My One True Highlander

Home > Romance > My One True Highlander > Page 23
My One True Highlander Page 23

by Suzanne Enoch


  “Certainly,” she said aloud. “I’ll go up and fetch my coat in a moment, if you’ll wait for me.”

  “Let’s go now. I dunnae want someone else finding all the treasures.”

  Well, she wasn’t terribly hungry, anyway. “Certainly. Give me two minutes.”

  “I’ll wait fer that long, but nae any longer.”

  This would be good. It would distract her, and perhaps one of the workers in the meadow might have overheard Sir Hamish discussing when he might be leaving. While Connell tried to recruit Brendan and Dùghlas and even Mrs. Giswell to join in the search for accidentally dropped treasures, Marjorie stepped around two cats and a rabbit and climbed the stairs again.

  Pushing open the door she headed for her wardrobe—and stopped dead.

  A large bouquet of thistles, late white roses, and long fern fronds stood on the table beneath the window, a ribbon of black, green, and red plaid around the neck of the vase. “Lovely,” she whispered, crossing to them as the mild spice of the roses touched her.

  In her entire life no one had ever gifted her with flowers. And these were wild and lovely and unmistakably hers. She cupped a rose in her hand, inhaling again. Then, her fingers shaking a little, she picked up the folded paper leaning against the base.

  She knew who they were from, of course; while she’d met several pleasant and even rather handsome men at the fair, none of them had cause to send her flowers. Of course the man of whom she was thinking had no reason to do so, either—unless he regretted something he’d said yesterday.

  With the note half unfolded, she paused. She wouldn’t mind an apology for his rudeness, for the things he’d said that had made her question a lifelong dream. What if, though, the flowers were an apology for the kind things he’d said? What if she was about to read that he should never have suggested that she stay in the Highlands, because of course she belonged in London? What if he was apologizing for saying he liked her?

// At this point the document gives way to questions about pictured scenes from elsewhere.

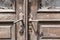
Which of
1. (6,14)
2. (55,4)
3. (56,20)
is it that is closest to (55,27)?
(56,20)

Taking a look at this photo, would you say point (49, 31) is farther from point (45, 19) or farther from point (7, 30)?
point (7, 30)

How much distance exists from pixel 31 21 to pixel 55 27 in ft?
0.53

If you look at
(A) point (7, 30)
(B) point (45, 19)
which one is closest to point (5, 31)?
(A) point (7, 30)

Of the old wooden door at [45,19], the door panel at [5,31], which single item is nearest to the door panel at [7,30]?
the door panel at [5,31]

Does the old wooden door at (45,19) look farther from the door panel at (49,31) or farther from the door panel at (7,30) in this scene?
the door panel at (7,30)

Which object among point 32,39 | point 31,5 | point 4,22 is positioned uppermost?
point 31,5

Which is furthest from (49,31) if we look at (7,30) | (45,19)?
(7,30)

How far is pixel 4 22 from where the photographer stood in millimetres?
1202

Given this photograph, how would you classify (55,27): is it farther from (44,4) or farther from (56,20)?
(44,4)

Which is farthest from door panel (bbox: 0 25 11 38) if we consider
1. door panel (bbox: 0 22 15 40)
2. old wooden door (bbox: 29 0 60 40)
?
old wooden door (bbox: 29 0 60 40)

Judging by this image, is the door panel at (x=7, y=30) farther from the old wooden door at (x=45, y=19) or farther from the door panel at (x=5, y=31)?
the old wooden door at (x=45, y=19)

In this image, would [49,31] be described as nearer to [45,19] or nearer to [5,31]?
[45,19]

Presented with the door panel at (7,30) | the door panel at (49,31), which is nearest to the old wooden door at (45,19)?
the door panel at (49,31)

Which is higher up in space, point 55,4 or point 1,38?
point 55,4
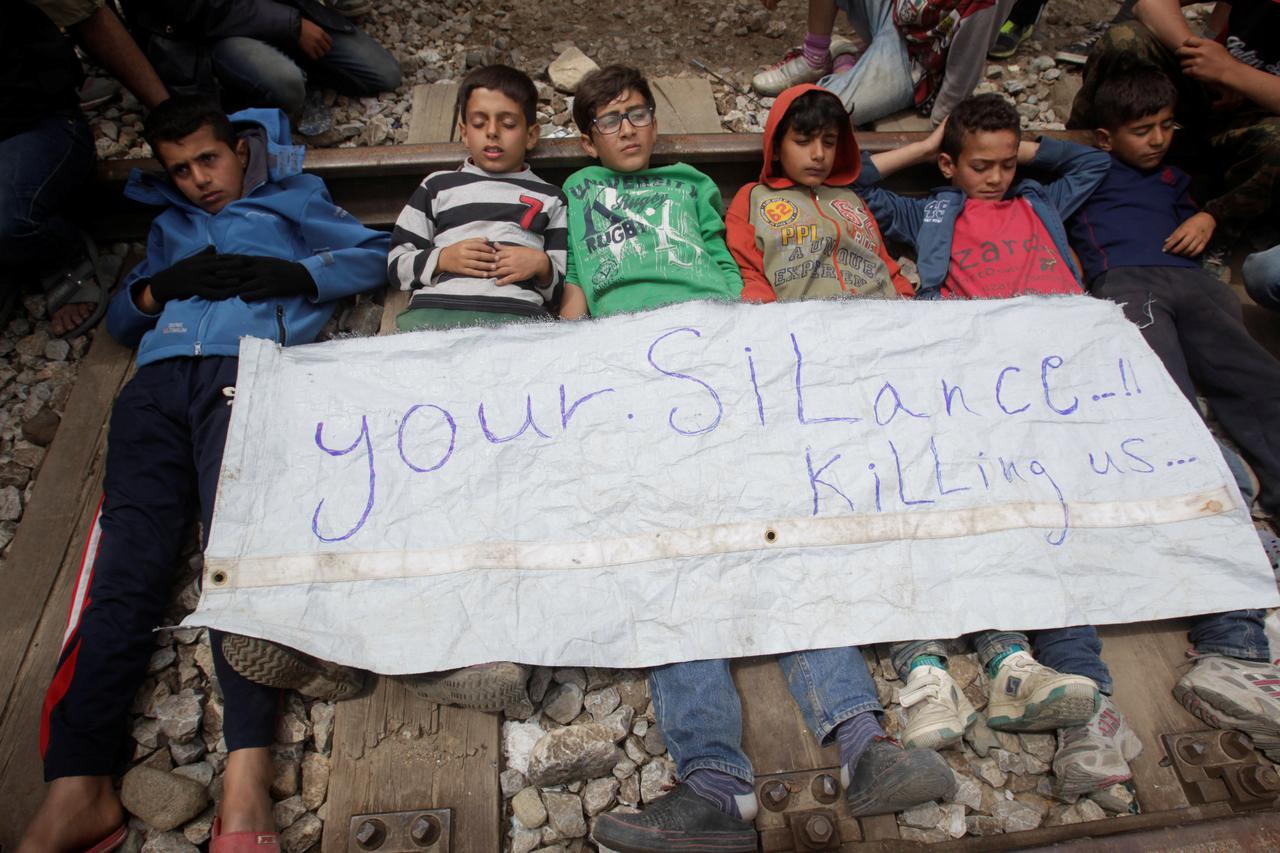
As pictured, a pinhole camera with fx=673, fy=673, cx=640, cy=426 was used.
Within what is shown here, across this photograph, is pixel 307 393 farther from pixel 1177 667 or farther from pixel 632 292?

  “Just open it, you coward,” she muttered to herself, took a breath, and unfolded it.

  “Marjorie,” she read, his writing dark and surprisingly elegant, “The other night I called you mo boireann leòmhann. It means ‘my lioness.’ I reckon if I insult you in English, the compliments should likewise be in English. You fit here, at the Lion’s Den. As long as you’re here, I mean to keep pointing that out to you. Eventually maybe you’ll believe me. Yours, Graeme.”

  Marjorie sat down in her chair and read the note a second time. And a third. It wasn’t an apology. In some ways it felt like a declaration of war. He knew what she intended to do, and he meant to convince her that she was wrong.

  At the same time, he’d called her a lioness. His lioness. He’d said it to her in Gaelic nearly a week ago, and every night since then—until last night, of course. A lady wasn’t supposed to be flattered at being called a wild beast. But she did feel flattered. When he said it to her, even before she knew what it meant, the words had made her feel fierce and wanton. She’d liked being in his arms, liked being in his bed. Liked the feeling of him moving inside her. She craved it, even. When she didn’t want to hit him over the head with something, she craved him.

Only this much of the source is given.